優れたマーケティングを実施するには、一貫した戦略のもとマーケティングの施策立案から実行までを行う必要があります。
具体的には、マーケティング対象の市場環境分析から始まり、狙うターゲットを絞り、自社のポジショニングを定め、具体的な広報活動や販売方法を決めて計画を実行していきます。
そして、一連の業務が終わった時点で当初の計画に対して成果を振り返り、課題がある工程を修正します。
この流れをマーケティングプロセスと呼びます。
マーケティングプロセスを効果的に行うためにはマーケティングを単なる販売、営業と捉えるのではなく、製品が製造されるコンセプトから顧客に対するアフターサービスに至るまでを一貫した戦略でコントロールする必要があります。
この記事では、年間多数の調査を実施するマーケティングリサーチ会社として、マーケティングプロセスとそのプロセスごとのポイントを解説していきます。
・マーケティングの一連の流れの全体像を手早く把握したい方
目次
マーケティグプロセスの基本
一般的な事業会社におけるマーケティングプロセスは、
①新製品の開発 ②既存商品の育成
の2つに分かれます。
新商品の開発
新商品は、市場機会の発見⇒コンセプト開発⇒4Pの開発・策定のプロセスを経て市場に投入されます。
上市後に検証を行い課題が見つかると、前工程のプロセスに戻って対応策を検討します。
既存商品の育成
既存商品の育成は、目的や問題に応じて以下のように対応策を検討していきます。
サイズや味違いなどの製品展開や改良、プロモーション変更などのマイナーチェンジ
⇒コンセプト開発、4Pの開発・策定
製品コンセプトやターゲット変更などの本格的な見直し
⇒市場機会の発見
新商品開発では、一定の戦略のもとマーケティングプロセス全体を実行しますが、すでに市場に出ている既存商品は課題に応じて特定のプロセスを修正する、という違いがあります。
それぞれのマーケティングプロセスごとに、さらに具体的に解説していきます。
市場機会の発見
マーケティングの最初のプロセスは、「市場機会の発見」です。
「市場のどこにチャンスがあるのかを探る」と言い換えることもできます。
例えば
・新規市場への参入
・既存市場での新製品開発
・既存商品のリニューアル
などのタイミングで、マーケティングのフレームワークや3C分析(消費者、自社、競合)などを活用して有望な市場やターゲット、自社の強み・弱み、未充足ニーズなどを明らかにすることで、新たな市場開拓ができないかを探していきます。
市場機会の発見のプロセスをさらに細かく分類すると、下記の4つに大別されます。
- 消費者の満たされていないニーズを探索する「未充足ニーズの発見」
- 有望なターゲットを見つける「消費者セグメンテーション&ターゲティング」
- 自社や競合のポジションを把握する「競合&ポジショニング把握」
- 市場規模や成長性などを確認する「市場規模の推計」
それぞれのマーケティングプロセスにおけるポイントを解説していきます。
①未充足ニーズの発見
ヒットする商品・サービスに欠かせない要素として、「顧客ニーズを捉えて、顧客の問題を解決できること」が挙げられます。
そのため、顧客志向のマーケティングを実践するには顧客ニーズを把握することから始めます。ニーズは、顕在ニーズと潜在ニーズの2つに分けることができます。

--- 資料 ---
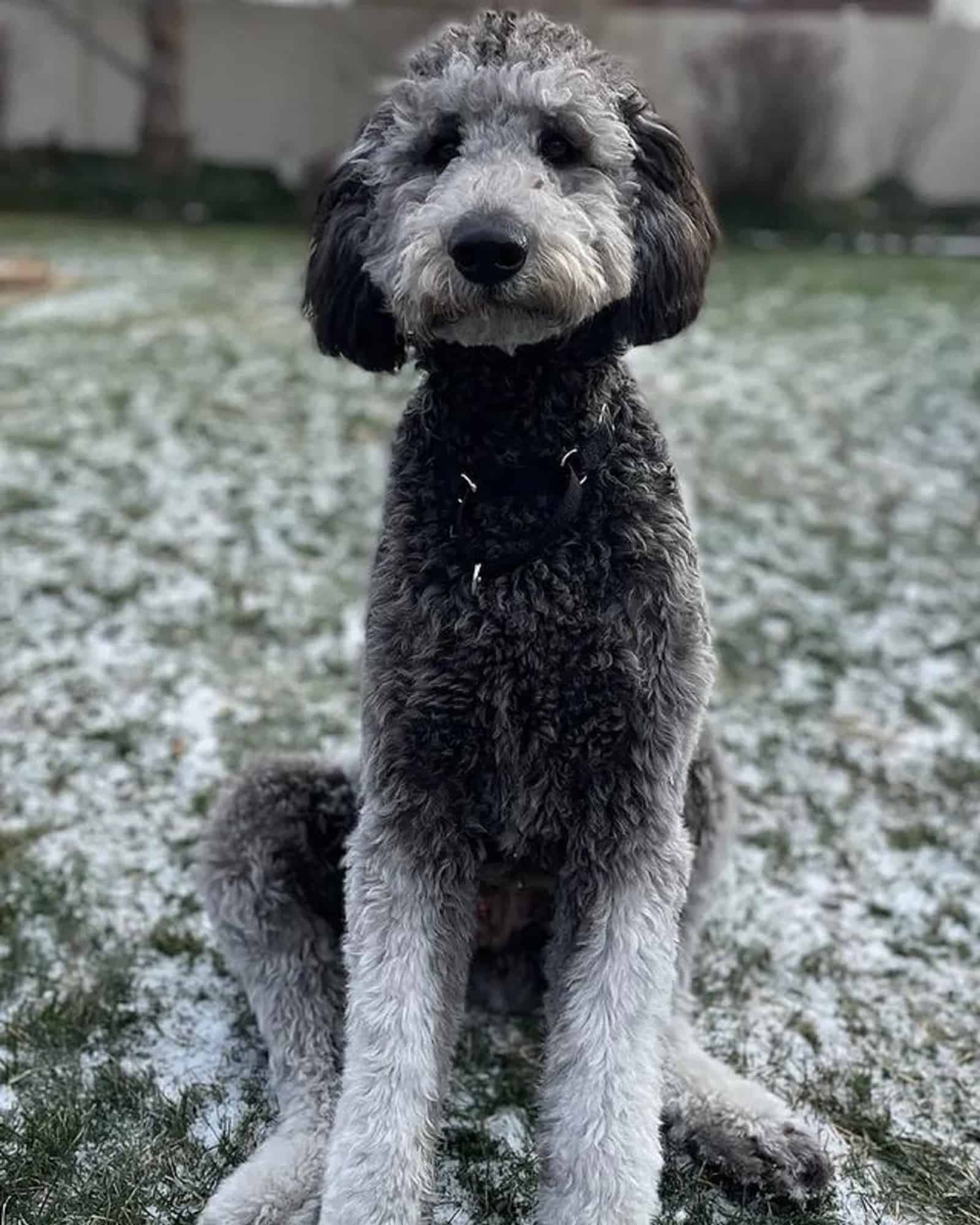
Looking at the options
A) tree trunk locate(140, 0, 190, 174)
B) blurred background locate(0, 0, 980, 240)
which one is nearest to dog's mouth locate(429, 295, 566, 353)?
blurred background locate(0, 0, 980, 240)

--

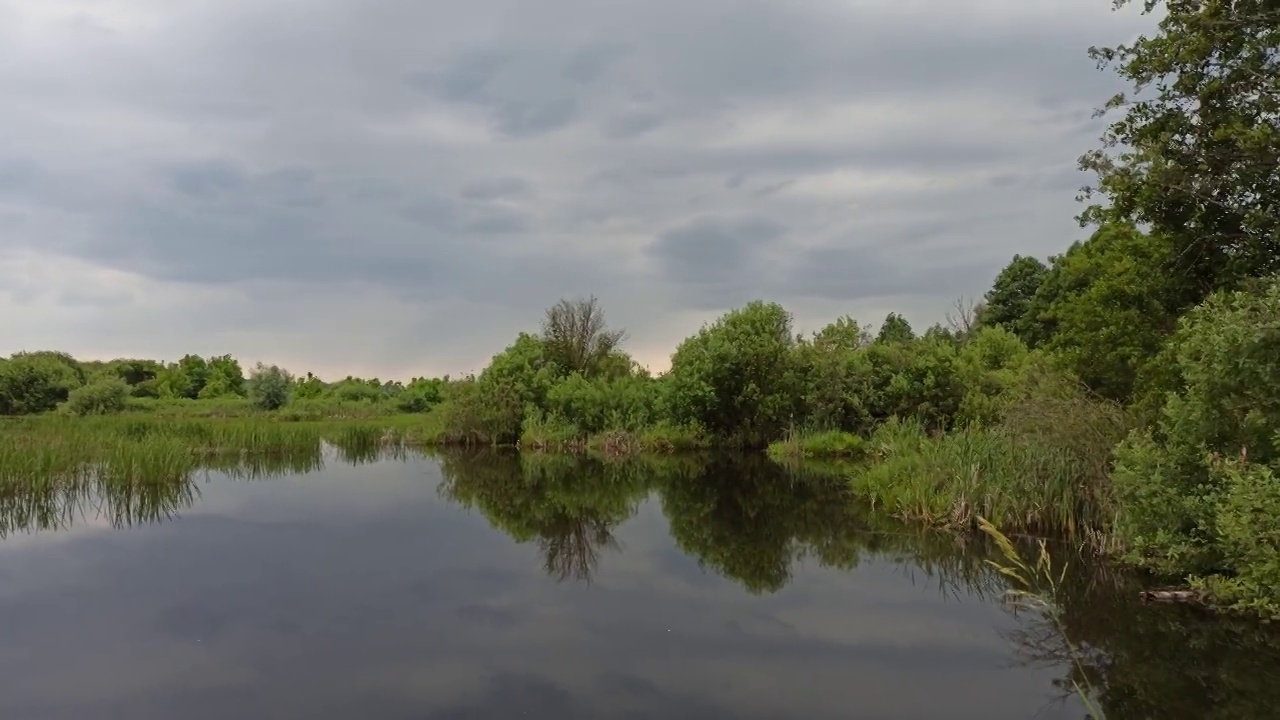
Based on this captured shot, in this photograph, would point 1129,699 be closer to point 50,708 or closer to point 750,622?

--- 実施する課題 ---
1/ テキストによると、マーケティングの最初のプロセスは何ですか?
2/ 「background」という文字列を含むエントリーの行を数え、その数だけを答えてください。
テキストとエントリーは互いに関係がありません。

--- 解答一覧 ---
1/ 「市場機会の発見」です。

2/ 2